His cousin had told him of a small room-sized cavern off to the right with a skeleton in it. He told David to avoid that room, that it would give DeeAnna the creeps. He would recognize it, his cousin said, because an old wooden bed frame was in that room.
David’s cousin thought the bed was from the War Between the States. It wasn’t. It was much older.
DeeAnna saw the cat before David did. The cat walked a ledge just two feet or so from the cavern floor. DeeAnna screeched and dropped her flashlight. She wrapped her arms around David from behind.
“Over there,” she said.
The cat’s eyes lit up as David moved the beam of the flashlight. She was a funny-looking thing. Her fur was spiky. At first sight, it looked as though the cat had extra sets of ears, but it was just her fur sticking up in pointy locks. The cat’s fur glistened like ice in the circle of yellow light from David’s flashlight.
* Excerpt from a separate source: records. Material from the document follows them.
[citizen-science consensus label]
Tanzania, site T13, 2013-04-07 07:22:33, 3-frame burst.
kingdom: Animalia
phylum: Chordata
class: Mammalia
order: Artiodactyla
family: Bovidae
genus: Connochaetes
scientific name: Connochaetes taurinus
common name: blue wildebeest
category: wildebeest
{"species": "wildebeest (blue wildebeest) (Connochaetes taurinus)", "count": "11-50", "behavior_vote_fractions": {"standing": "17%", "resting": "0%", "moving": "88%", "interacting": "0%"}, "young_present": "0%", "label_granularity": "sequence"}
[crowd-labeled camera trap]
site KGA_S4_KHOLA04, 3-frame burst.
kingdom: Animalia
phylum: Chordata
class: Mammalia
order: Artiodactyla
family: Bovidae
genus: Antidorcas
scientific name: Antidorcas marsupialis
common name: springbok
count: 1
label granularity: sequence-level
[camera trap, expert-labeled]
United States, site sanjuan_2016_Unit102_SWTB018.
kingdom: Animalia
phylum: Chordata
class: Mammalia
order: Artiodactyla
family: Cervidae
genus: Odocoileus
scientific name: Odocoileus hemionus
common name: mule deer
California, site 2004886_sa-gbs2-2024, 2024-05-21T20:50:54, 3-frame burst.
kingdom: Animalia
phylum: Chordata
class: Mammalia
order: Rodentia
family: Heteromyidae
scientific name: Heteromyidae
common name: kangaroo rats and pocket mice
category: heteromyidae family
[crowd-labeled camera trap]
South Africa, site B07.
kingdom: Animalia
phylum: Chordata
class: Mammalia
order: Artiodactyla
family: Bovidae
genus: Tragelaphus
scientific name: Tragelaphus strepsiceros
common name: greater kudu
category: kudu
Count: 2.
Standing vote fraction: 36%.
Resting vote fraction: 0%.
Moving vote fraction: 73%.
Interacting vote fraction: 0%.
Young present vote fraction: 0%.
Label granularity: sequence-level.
The cat walked the ledge slowly, watching the visitors to her cavern. She bounded away into the darkness. David tried to keep her in the light, but she quickly disappeared around a corner of rock.
“It’s just a cat,” he said. His voice echoed in the limestone chamber.
“I know that, David. I know what a cat is.” She let go of him. It had felt warm and comfortable with her arms around him. It was cool in the cave. Cool enough for goose bumps. “It looked sort of strange, though.”
“Just a cat,” he said. “I think the place for our picnic is around that corner. See how the floor of the cave rises? It will be dry up that way.”
“I think that cat wanted to show us something.” DeeAnna retrieved her flashlight.
David rolled his eyes in the darkness. Whoever heard of a picnic cat?
They came to an elevated cavern and stood side by side looking at an old bed against the wall. David put his arm around DeeAnna. They both had their flashlights on the cat.